Артур вздрогнул и отвел глаза. Ждал, что вот-вот кто-нибудь скажет с ухмылочкой: «Постойте-ка, товарищ Тихомиров. Ничего не хотите нам сообщить, Артур Геннадьевич?»

Но никто ничего не заметил. Даже Елена.

Слесаря на лестничной клетке уже не было. Перед дверьми крутилась вислощекая тетка со второго этажа – Эмма Эдуардовна, что ли. Всегда с Тихомировым раскланивалась так, будто самим своим существованием он оскорблял ее в лучших чувствах.

– Добрый вечер, – кивнула ей Елена.

– Добрый?.. – полувопросительно произнесла Эмма Эдуардовна. Выдержала паузу, поняла, что никто разговор не поддержит, и зашагала по лестнице вверх. Уже поднявшись на пролет, как бы между делом бросила стоявшим у лифта Тихомировым: – Не ждите, сломан.

Артур помог Елене донести вещи до их четвертого, потом похлопал себя по карманам.

– Слушай, – сказал смущенно, – кажется, зарядку оставил в машине. Смотаюсь, пока одет.

Сбегая вниз по ступеням, он пытался сообразить, зачем, вообще-то, спускается. Что именно надеется увидеть.

На первом этаже возле дверей Ефрема Степановича было пусто и тихо. Артур вышел на улицу – нет, свет в окнах у старика горел, и двигались за шторами угловатые тени. Да и милицейский «бобик» стоял на прежнем месте, возле елки.

Тихомиров пошел к своей машине по большой дуге, огибая елку против часовой стрелки, чтобы…

Чтобы осмотреться.

Перья заметил почти сразу – точнее, это он сперва решил, что перья, вот остались от той самой вороны, но потом понял: да ну откуда, три дня ведь прошло!.. К тому же такая яркая окраска – это разве что у тропических птиц, а в наших-то широтах…

В общем, никакие это были не перья, конечно.

Артур оглянулся на окна и присел.

Перчатка распласталась на снегу – ядовито-алая, скомканная. Он зачем-то сдернул свою и пальцами прикоснулся к ткани. На нитки намерз лед; впрочем, если перчатка здесь лежит три дня, странно, что вообще не занесло снегом.

Надо было позвать следователя. Визитку он Тихомирову вручил: «Если вдруг вспомните что-нибудь…» Елена бы точно позвала.

Он глянул под ветки. Нет, подарок не пропал – стоял все там же. Чуть изменился – видимо, влага и мороз сделали свое дело, – вот только Тихомиров не мог наверняка сказать, что именно с коробкой не так.

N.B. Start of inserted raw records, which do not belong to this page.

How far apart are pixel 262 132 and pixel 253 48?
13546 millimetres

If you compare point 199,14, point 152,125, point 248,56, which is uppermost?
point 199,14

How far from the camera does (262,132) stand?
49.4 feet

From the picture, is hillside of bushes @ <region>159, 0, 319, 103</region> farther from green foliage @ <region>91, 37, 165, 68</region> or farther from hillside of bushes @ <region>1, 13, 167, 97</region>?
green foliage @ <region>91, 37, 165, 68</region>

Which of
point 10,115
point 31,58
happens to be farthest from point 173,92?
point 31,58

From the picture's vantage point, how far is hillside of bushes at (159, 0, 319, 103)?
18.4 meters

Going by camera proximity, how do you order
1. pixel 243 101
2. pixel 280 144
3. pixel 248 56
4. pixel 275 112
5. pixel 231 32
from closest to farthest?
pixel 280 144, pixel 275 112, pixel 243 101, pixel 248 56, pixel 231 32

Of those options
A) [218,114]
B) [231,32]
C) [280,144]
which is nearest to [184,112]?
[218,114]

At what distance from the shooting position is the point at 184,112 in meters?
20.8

А потом он почувствовал чей-то взгляд – не справа, со стороны соседских окон, а слева, оттуда, где был вход во двор. Обернулся как бы небрежно, как бы с ленцой, вставая.

В подворотне стояли двое мужиков. В тени, лиц толком не разглядеть.

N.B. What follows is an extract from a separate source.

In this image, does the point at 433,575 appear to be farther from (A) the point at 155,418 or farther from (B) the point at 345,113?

Они заметили, что Артур смотрит на них, переглянулись и двинулись к нему. Тихомиров не сразу узнал высокого: щетину тот не сбрил, но подровнял, а на нос нацепил зачем-то темные очки. Хотя… ясно ведь, зачем.

Шагали эти двое не торопясь, и у Артура было время, чтобы уйти. Или позвать кого-нибудь на помощь. Или…

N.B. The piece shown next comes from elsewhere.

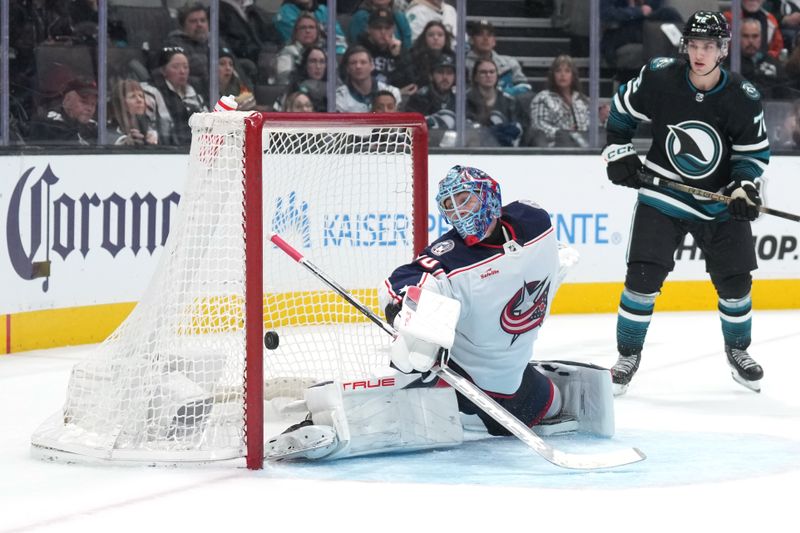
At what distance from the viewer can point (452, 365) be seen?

Или, подумал он, наклониться и спрятать от них перчатку.

– Добрый вечер, – сказал щетинистый, чуть растягивая слова. – Поговорить надо.

– О чем? – Тихомиров понял, что не боится их, вот совершенно. И вообще никаких чувств не испытывает.

– Знаешь, о чем, – все так же спокойно сообщил щетинистый. – В ЖЭКе, – добавил со значением, – недовольны. Надо что-то решать.

– А ты, – в тон ему отозвался Тихомиров, – у главного-то завизировал? Для начала.

– У кого? – не понял щетинистый.

Его напарник, низенький, ушастый, с широким плоским носом и скошенным подбородком, хмыкнул:

– Разводит он тебя, Саныч. Ты посмотри на него, суку, он же…

Тут он осекся, поглядел куда-то вбок, за Тихомирова, хлопнул щетинистого Саныча по руке и молча зашагал обратно к подворотне. Так, будто разговора и вовсе не было. Саныч сплюнул под ноги Тихомирову, угрожающе дернул головой и поспешил вслед за ушастым.